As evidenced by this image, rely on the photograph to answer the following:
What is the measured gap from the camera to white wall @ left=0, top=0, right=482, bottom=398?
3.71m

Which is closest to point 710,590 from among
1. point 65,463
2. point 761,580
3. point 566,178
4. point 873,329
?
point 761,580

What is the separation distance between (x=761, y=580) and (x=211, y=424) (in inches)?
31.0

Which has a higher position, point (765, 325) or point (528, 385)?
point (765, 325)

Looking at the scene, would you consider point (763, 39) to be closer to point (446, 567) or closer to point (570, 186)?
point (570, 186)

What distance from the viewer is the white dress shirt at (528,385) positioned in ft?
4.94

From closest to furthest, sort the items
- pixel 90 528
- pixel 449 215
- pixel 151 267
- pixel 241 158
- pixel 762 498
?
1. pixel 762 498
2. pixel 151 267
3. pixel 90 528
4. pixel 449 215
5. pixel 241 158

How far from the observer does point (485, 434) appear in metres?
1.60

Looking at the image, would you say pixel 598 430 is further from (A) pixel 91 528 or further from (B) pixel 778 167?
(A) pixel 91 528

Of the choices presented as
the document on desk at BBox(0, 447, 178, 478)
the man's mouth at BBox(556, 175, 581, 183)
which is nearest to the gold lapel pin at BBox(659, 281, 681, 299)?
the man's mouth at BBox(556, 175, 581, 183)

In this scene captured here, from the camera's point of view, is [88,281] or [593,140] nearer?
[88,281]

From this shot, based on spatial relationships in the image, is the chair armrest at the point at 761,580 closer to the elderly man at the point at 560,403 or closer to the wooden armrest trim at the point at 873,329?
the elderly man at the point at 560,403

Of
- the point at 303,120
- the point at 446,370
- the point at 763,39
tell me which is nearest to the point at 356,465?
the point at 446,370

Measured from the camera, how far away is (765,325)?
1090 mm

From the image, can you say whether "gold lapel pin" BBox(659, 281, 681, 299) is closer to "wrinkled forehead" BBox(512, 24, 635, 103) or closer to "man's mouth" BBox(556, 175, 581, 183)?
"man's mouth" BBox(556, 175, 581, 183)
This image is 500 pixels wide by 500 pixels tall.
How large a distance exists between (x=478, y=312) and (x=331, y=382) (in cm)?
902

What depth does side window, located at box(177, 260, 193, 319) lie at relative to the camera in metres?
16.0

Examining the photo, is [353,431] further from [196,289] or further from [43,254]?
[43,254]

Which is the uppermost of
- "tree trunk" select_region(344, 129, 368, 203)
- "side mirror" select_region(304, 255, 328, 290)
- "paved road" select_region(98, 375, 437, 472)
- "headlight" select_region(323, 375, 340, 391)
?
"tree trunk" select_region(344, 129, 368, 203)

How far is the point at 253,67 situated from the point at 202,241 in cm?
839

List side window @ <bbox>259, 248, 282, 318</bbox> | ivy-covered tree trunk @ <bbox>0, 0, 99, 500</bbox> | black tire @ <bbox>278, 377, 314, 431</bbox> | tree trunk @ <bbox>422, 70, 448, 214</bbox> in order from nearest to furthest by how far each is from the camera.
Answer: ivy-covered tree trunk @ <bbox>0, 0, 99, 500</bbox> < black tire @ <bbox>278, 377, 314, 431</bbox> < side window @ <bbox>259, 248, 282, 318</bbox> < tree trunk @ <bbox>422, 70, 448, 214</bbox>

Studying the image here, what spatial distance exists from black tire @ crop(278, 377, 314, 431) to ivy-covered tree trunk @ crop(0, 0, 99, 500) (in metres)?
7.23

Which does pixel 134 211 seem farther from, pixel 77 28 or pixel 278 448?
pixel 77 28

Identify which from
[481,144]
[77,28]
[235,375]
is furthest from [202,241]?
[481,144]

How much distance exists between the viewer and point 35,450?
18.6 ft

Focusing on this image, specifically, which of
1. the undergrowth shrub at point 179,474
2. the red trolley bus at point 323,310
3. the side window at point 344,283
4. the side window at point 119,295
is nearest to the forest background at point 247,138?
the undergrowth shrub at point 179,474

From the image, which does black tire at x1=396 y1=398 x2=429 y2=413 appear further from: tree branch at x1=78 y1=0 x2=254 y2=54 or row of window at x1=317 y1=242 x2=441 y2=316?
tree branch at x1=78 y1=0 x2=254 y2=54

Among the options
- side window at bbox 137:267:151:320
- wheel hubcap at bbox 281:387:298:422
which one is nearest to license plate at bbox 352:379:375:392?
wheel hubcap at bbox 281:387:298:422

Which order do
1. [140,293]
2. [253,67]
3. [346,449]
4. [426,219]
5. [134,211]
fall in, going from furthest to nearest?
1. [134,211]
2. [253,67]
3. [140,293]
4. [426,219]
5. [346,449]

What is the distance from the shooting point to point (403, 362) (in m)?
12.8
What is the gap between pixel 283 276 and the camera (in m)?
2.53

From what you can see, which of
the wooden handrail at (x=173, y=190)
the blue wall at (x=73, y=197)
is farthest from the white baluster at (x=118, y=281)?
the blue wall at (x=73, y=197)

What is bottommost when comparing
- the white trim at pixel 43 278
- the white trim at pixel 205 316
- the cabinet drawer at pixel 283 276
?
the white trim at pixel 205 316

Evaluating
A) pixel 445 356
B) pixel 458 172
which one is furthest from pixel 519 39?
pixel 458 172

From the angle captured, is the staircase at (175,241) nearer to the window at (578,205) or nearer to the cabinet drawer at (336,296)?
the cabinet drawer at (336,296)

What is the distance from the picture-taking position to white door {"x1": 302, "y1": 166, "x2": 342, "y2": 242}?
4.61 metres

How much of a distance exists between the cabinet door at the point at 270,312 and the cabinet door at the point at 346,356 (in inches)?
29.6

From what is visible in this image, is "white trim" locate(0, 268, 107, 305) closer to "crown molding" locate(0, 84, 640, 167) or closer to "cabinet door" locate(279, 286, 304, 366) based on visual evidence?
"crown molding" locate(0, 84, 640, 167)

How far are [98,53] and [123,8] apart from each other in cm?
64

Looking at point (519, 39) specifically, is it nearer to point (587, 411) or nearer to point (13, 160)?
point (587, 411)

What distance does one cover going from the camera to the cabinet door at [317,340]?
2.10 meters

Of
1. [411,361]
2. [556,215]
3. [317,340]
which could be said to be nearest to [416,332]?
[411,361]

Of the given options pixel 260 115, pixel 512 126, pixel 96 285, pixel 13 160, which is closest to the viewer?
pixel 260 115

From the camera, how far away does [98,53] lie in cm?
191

= WORK INSTRUCTIONS =
Update the rows that start at the line containing "From closest to furthest, sort the items" and end after the line containing "5. pixel 241 158" by changing "closest" to "nearest", and leave everything else unchanged. Give only those lines.

= IN RESPONSE =
From nearest to furthest, sort the items
- pixel 90 528
- pixel 449 215
- pixel 151 267
- pixel 241 158
- pixel 762 498
?
1. pixel 762 498
2. pixel 151 267
3. pixel 90 528
4. pixel 449 215
5. pixel 241 158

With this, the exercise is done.